Viruman and Karutha Pandi vow to avenge their father's death by killing Azhagar's gang. Fearing for their lives, Azhagar, A to Z, Murugan, and Ganesan flee Madurai. They seek refuge at Ganesan's former mother's place and later at Azhagar's sister Vijaya's home, where they face humiliation. During their stay, they encounter Azhagappan and Parvathy, who are struggling with poverty after being renounced by their families. Meanwhile, Poomayilu informs A to Z through Chinnasamy that she is pregnant. After confirming that they are not suspected of Kazhuvanadhan's murder, they return to Madurai. Meanwhile, Retired Rowdy arranges A to Z's marriage to Poomayilu. Parallelly, Viruman, seeking revenge, hires a contract killer named Paandi from Mathichiyam. Paandi, who kills to support his younger brother Senthil's education after his father's death due to usury, has a code of ethics and grants his victims a final wish. At A to Z's wedding, Paandi arrives with Viruman to eliminate them. The four friends flee for their lives. However, Paandi's men capture Ganesan and cut off his hand, while Paandi kills A to Z. Poomayilu is devastated by A to Z's death.

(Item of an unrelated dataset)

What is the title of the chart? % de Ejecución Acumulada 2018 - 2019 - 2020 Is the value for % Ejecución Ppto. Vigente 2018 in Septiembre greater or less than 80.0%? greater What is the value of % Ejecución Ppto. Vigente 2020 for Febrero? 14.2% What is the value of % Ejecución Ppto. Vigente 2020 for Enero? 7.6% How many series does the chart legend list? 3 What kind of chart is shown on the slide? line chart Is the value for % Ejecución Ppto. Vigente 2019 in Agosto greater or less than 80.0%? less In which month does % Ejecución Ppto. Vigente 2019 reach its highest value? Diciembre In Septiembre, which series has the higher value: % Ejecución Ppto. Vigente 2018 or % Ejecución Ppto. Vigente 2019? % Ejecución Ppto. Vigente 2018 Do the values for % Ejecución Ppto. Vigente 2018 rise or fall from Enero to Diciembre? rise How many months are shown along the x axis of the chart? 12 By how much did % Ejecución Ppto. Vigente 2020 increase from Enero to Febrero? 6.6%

Determined to avenge their friend, Azhagar, Murugan, and Ganesan set out to kill Viruman and Karutha Pandi. They first eliminate Karutha Pandi and then, with Rani's help, lure Viruman into a trap. After an intense fight, the three friends successfully bury Viruman alive. Azhagar selflessly arranges for Murugan to take care of Poomayilu, and they leave. Meanwhile, Azhagar's mother passes away due to jaundice. Unaware of this, Azhagar returns home and is devastated to learn of her death. Overwhelmed by the loss, and just as he is grieving, Paandi arrives to kill him. Azhagar requests a brief moment to mourn his mother's death, and after being granted some time, Paandi ultimately kills him. In a poignant twist, Paandi's own life unravels when he witnesses Senthil's accidental death, despite his efforts to secure wealth through contract killings. Realizing the futility of his violent path, Paandi decides to reform.

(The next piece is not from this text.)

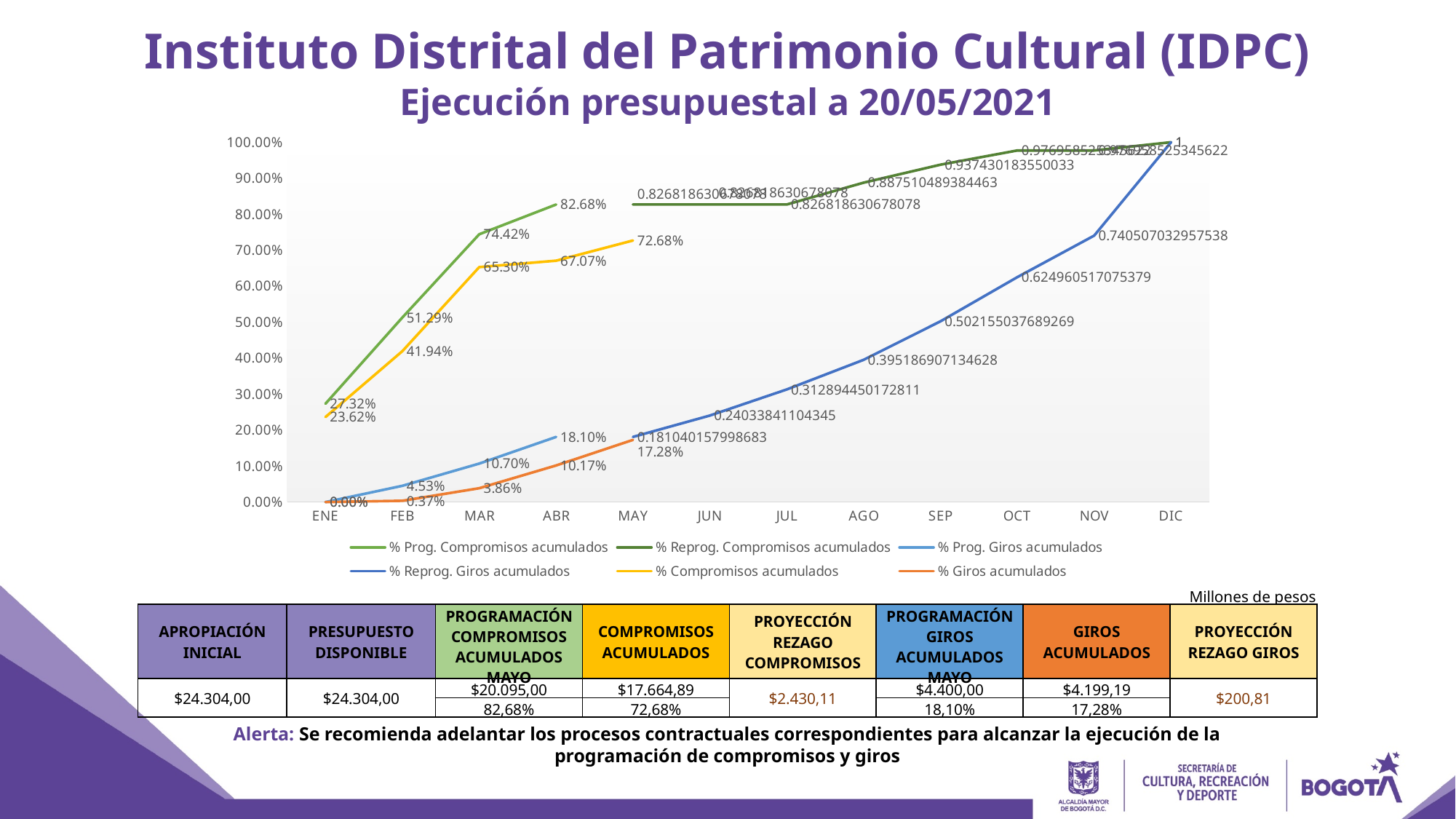
How many series does the chart legend list? 6 What is the value of % Prog. Compromisos acumulados in ABR? 82.68% In ABR, what is the difference between % Prog. Compromisos acumulados and % Compromisos acumulados? 15.61 percentage points What is the value of % Giros acumulados in FEB? 0.37% Does the % Reprog. Giros acumulados line rise or fall from MAY to DIC? Rises What is the value of % Compromisos acumulados in MAY? 72.68% In MAR, which is larger: % Prog. Compromisos acumulados or % Compromisos acumulados? % Prog. Compromisos acumulados What is the value of % Giros acumulados in MAY? 17.28% What is the value of % Prog. Giros acumulados in ABR? 18.10% How many months are shown along the x axis of the chart? 12 In which month does % Compromisos acumulados reach its highest value? MAY What kind of chart is shown on the slide? Line chart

The film concludes with Poomayilu, Murugan, and Ganesan learning of Azhagar's demise and lamenting his loss. Meanwhile, Moovendhan is filled with regret, acknowledging that his irresponsible parenting contributed to Azhagar's downfall. The film ends with Azhagappan performing Azhagar's last rites.

== Production ==
Vikranth, cousin brother of actor Vijay, chose to do this film as he wanted to carve his own identity, and had grown tired of being compared to his cousin in earlier films due to his acting style.

== Soundtrack ==
Soundtrack was composed by Sabesh–Murali.

| Title | Singer(s) | Length |
|---|---|---|
| "Siriki Vadi En Chittu" | Krishnaraj, Ramakrishna, Bhagyaraj, Archana, Geetha | 03:40 |
| "Otta Odasal" | Sabesh–Murali, Janani | 05:04 |
| "Oonjal Aadi" | Sathya | 06:00 |
| "Enna Indha Maatramo" | Karthik, Srimathumitha | 05:34 |
| "Azhagu Katteri" | Surjith, Vijitha, lyrics tamilamudhan | 05:17 |
| "Aariraro Kettadhillai" | Vijay Yesudas | 05:59 |
| "Aapakari Aapakari" | Murali, Senthildass Velayutham, Shyam, Mimicry Senthil | 04:48 |

== Reception ==
Sify wrote "Like all? made in Madurai? films, it is another gory tale that traces the story of four youngsters who have gone astray due to parental neglect at an early age. [..] Madurai films seems to be losing steam as the subject and treatment is the same in film after film since Sasikumar?s pathbreaking Subramaniapuram happened in 2008". The New Indian Express wrote "There is no freshness in the script, the narration too lacklustre. There are too many characters, and a huge star cast, none of them making any impact". Malathi Rangarajan of The Hindu wrote, "The idea isn't new, nevertheless it's relevant", commenting on its similarities to Subramaniapuram and Maathi Yosi (2010), and criticising the "noisy" background music but praising the songs and some of the cast performances.